8. The preparation method of the surfactant for improving the dispersion interfacial property of the pesticide droplets as claimed in claim 2, wherein the step (3) is specifically as follows:

firstly, adding a polyvinylamine alkoxy compound C and fatty acid into a container, and simultaneously adding a catalyst; then heating to 145-195 ℃ for esterification reaction for 2-10h, and simultaneously blowing nitrogen for dehydration to obtain the water-soluble high-molecular comb polymer D when the acid ester is less than 4.0mgKOH/g and the conversion rate is more than 97%.

9. The method for preparing the surfactant for improving the dispersion interfacial property of the pesticide droplets as claimed in claim 8, wherein the fatty acid in the step (3) is one or more of caprylic acid, capric acid, lauric acid, myristic acid, palmitic acid, stearic acid, isostearic acid, arachidic acid, behenic acid, lignoceric acid, myristoleic acid, palmitoleic acid, hexadecenoic acid, oleic acid, elaidic acid, vaccenic acid, linoleic acid, elaidic acid, arachidonic acid, eicosapentaenoic acid, erucic acid or docosahexaenoic acid.

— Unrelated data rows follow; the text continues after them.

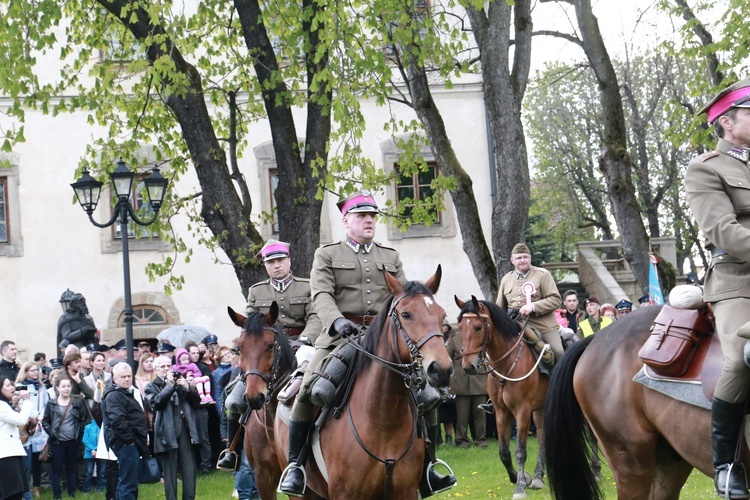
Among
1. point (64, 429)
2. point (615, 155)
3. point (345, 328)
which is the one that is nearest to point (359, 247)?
point (345, 328)

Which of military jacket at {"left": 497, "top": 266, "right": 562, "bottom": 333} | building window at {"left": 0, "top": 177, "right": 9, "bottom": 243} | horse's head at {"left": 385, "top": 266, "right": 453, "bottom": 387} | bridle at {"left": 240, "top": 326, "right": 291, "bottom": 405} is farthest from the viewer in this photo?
building window at {"left": 0, "top": 177, "right": 9, "bottom": 243}

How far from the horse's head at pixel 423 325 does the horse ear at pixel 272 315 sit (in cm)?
248

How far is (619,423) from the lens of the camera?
25.4ft

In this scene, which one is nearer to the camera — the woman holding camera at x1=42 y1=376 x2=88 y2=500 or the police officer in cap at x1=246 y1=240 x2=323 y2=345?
the police officer in cap at x1=246 y1=240 x2=323 y2=345

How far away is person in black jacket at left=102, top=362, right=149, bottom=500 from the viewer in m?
13.6

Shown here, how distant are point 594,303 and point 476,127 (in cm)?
1057

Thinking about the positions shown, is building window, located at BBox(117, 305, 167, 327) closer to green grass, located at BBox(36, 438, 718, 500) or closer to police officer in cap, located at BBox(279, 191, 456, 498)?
green grass, located at BBox(36, 438, 718, 500)

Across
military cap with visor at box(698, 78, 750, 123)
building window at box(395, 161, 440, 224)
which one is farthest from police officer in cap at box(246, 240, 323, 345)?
building window at box(395, 161, 440, 224)

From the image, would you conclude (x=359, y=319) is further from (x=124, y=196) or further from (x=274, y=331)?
(x=124, y=196)

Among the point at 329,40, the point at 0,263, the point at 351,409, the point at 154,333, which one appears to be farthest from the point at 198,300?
the point at 351,409

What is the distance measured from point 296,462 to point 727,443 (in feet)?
10.7

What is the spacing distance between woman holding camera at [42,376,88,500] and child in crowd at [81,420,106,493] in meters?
0.11

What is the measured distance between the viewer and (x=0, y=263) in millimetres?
28078

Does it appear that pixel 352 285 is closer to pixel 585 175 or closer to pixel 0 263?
pixel 0 263
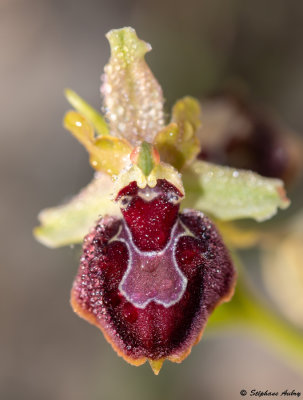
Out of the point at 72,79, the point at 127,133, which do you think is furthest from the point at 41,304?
the point at 127,133

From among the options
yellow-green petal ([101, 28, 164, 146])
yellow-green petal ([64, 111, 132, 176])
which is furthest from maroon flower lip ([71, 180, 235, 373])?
yellow-green petal ([101, 28, 164, 146])

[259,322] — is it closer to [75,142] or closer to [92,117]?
[92,117]

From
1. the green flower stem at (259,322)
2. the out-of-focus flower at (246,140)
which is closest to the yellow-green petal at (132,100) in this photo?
the out-of-focus flower at (246,140)

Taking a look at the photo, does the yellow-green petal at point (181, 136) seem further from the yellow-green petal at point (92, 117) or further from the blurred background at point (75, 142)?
the blurred background at point (75, 142)

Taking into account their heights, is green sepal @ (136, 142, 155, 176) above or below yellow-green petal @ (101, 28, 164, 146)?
below

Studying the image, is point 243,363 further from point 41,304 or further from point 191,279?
point 191,279

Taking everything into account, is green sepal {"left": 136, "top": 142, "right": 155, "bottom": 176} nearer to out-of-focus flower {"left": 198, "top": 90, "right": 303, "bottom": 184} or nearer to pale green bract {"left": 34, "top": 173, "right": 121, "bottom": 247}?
pale green bract {"left": 34, "top": 173, "right": 121, "bottom": 247}
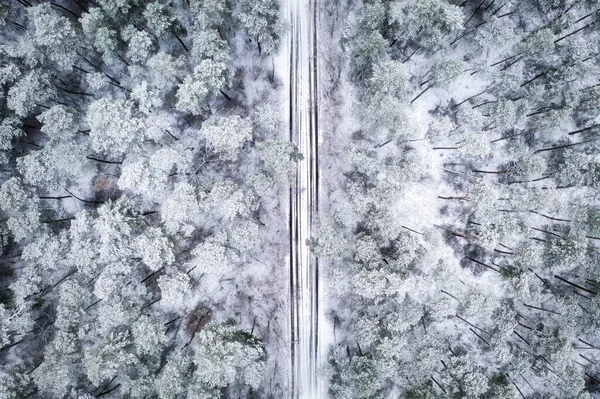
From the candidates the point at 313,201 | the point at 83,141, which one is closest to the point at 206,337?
the point at 313,201

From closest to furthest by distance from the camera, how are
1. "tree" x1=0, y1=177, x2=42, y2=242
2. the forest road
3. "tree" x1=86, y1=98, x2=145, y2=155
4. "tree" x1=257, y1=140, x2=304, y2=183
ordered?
"tree" x1=86, y1=98, x2=145, y2=155
"tree" x1=0, y1=177, x2=42, y2=242
"tree" x1=257, y1=140, x2=304, y2=183
the forest road

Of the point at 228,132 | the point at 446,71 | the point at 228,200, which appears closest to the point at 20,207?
the point at 228,200

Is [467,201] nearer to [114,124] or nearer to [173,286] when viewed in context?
[173,286]

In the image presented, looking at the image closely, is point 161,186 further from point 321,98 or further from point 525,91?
point 525,91

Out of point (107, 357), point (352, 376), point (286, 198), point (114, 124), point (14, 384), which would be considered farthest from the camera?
point (286, 198)

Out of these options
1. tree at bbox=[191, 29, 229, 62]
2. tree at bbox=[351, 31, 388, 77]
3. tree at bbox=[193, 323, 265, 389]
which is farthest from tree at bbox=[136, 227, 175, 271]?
tree at bbox=[351, 31, 388, 77]

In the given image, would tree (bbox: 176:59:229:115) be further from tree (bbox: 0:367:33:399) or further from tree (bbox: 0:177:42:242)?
tree (bbox: 0:367:33:399)
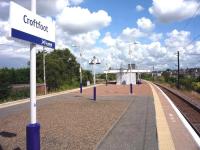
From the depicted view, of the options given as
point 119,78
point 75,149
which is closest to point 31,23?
point 75,149

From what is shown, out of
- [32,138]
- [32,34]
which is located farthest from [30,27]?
[32,138]

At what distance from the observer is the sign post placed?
18.5 ft

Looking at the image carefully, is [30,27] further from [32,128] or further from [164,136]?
[164,136]

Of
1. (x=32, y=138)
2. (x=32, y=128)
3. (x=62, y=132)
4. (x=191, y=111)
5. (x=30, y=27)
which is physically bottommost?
(x=191, y=111)

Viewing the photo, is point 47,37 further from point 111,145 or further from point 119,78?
point 119,78

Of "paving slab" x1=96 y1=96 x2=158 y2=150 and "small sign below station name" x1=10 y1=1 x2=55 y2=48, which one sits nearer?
"small sign below station name" x1=10 y1=1 x2=55 y2=48

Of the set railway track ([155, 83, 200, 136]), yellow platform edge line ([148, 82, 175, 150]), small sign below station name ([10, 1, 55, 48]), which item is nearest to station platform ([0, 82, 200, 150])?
yellow platform edge line ([148, 82, 175, 150])

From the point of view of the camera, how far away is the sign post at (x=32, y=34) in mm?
5625

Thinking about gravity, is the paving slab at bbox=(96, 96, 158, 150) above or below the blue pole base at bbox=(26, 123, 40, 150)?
below

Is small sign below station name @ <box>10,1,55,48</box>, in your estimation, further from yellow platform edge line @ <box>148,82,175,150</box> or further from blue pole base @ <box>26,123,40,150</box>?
yellow platform edge line @ <box>148,82,175,150</box>

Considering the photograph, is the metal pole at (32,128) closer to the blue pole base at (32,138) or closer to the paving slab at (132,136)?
the blue pole base at (32,138)

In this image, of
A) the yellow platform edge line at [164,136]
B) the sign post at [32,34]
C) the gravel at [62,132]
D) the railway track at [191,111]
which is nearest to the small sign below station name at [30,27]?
the sign post at [32,34]

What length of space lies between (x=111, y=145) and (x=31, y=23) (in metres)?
4.44

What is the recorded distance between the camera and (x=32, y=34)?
20.0 feet
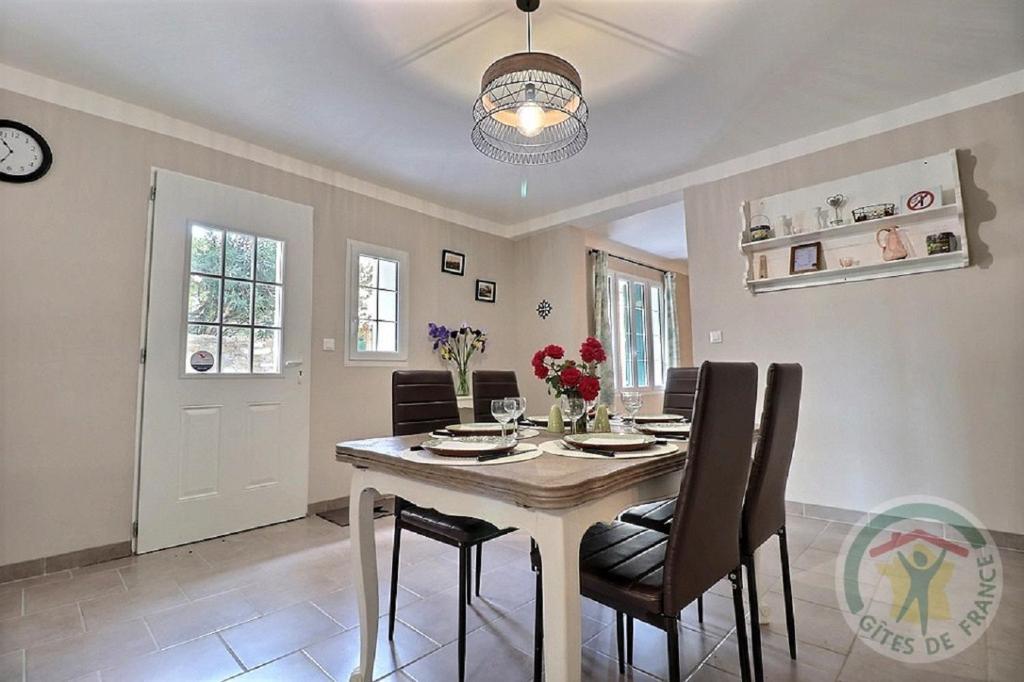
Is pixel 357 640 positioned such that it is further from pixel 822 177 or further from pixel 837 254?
pixel 822 177

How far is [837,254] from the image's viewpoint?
119 inches

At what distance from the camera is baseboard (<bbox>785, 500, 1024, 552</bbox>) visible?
2.45 m

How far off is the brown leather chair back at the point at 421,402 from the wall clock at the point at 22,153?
2.08m

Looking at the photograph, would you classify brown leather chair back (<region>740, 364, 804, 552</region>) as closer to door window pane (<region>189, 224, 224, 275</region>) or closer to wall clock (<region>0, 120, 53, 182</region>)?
door window pane (<region>189, 224, 224, 275</region>)

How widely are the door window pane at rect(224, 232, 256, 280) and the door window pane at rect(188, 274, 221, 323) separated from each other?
0.39ft

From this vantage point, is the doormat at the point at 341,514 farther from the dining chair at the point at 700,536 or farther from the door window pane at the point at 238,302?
the dining chair at the point at 700,536

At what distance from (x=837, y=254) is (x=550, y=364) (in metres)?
2.35

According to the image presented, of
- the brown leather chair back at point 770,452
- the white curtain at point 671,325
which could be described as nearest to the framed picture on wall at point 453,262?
the white curtain at point 671,325

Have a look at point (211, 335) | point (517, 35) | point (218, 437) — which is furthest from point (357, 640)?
point (517, 35)

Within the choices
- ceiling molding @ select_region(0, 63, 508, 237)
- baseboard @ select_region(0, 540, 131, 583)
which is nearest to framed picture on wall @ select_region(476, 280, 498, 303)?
ceiling molding @ select_region(0, 63, 508, 237)

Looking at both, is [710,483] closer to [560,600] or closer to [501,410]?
[560,600]

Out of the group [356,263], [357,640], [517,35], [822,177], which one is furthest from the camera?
[356,263]

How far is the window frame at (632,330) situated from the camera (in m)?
5.46

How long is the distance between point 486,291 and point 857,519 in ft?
10.8
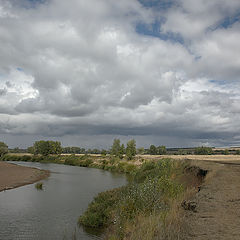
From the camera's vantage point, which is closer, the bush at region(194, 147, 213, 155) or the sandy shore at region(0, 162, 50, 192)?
the sandy shore at region(0, 162, 50, 192)

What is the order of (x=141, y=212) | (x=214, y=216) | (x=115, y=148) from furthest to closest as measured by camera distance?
(x=115, y=148) → (x=141, y=212) → (x=214, y=216)

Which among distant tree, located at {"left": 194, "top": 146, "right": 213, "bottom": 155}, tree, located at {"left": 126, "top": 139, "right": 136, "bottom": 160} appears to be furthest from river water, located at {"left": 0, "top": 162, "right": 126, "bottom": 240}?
distant tree, located at {"left": 194, "top": 146, "right": 213, "bottom": 155}

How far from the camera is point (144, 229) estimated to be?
8242 millimetres

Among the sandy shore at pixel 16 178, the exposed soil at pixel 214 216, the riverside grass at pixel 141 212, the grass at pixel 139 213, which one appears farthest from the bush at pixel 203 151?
the exposed soil at pixel 214 216

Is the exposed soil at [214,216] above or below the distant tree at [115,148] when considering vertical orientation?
below

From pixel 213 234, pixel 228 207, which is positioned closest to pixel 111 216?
pixel 228 207

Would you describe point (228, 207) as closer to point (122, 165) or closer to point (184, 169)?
point (184, 169)

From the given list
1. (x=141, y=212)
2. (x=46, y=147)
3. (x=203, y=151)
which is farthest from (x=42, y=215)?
(x=203, y=151)

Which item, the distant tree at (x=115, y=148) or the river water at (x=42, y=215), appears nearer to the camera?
the river water at (x=42, y=215)

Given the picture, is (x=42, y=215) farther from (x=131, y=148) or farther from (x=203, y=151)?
(x=203, y=151)

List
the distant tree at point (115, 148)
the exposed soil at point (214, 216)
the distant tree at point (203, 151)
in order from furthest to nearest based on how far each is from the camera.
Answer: the distant tree at point (203, 151) < the distant tree at point (115, 148) < the exposed soil at point (214, 216)

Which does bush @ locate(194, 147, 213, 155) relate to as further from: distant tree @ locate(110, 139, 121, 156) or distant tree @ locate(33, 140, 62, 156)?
distant tree @ locate(33, 140, 62, 156)

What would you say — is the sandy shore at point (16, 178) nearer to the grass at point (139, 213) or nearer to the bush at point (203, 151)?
the grass at point (139, 213)

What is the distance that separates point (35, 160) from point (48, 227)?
101 m
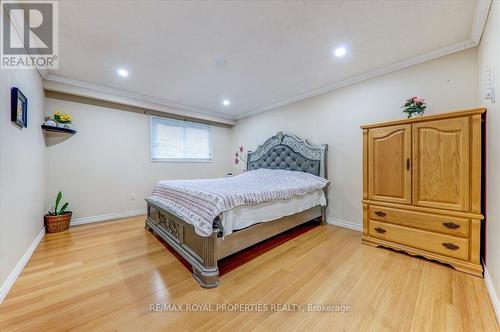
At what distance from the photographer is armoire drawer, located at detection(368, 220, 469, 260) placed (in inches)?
73.7

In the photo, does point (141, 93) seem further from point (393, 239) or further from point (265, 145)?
point (393, 239)

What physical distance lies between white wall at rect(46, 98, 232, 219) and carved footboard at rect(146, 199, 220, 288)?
1.62 metres

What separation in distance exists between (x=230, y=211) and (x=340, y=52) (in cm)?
222

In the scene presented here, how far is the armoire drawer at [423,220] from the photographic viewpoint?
1.88 m

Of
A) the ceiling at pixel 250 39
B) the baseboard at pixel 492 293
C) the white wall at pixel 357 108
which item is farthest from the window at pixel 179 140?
the baseboard at pixel 492 293

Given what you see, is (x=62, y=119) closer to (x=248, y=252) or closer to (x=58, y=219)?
(x=58, y=219)

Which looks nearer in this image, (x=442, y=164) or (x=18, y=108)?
(x=18, y=108)

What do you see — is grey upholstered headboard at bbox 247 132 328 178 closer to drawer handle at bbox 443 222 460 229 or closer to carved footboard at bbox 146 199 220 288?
drawer handle at bbox 443 222 460 229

10. The method for preparing the surfactant for improving the dispersion interfacial property of the pesticide droplets as claimed in claim 8, wherein the catalyst in the step (3) is sulfuric acid, p-toluenesulfonic acid, sulfamic acid or methanesulfonic acid, and the addition amount of the catalyst is 0.3% -1.5% of the total mass of the polyether and the fatty acid.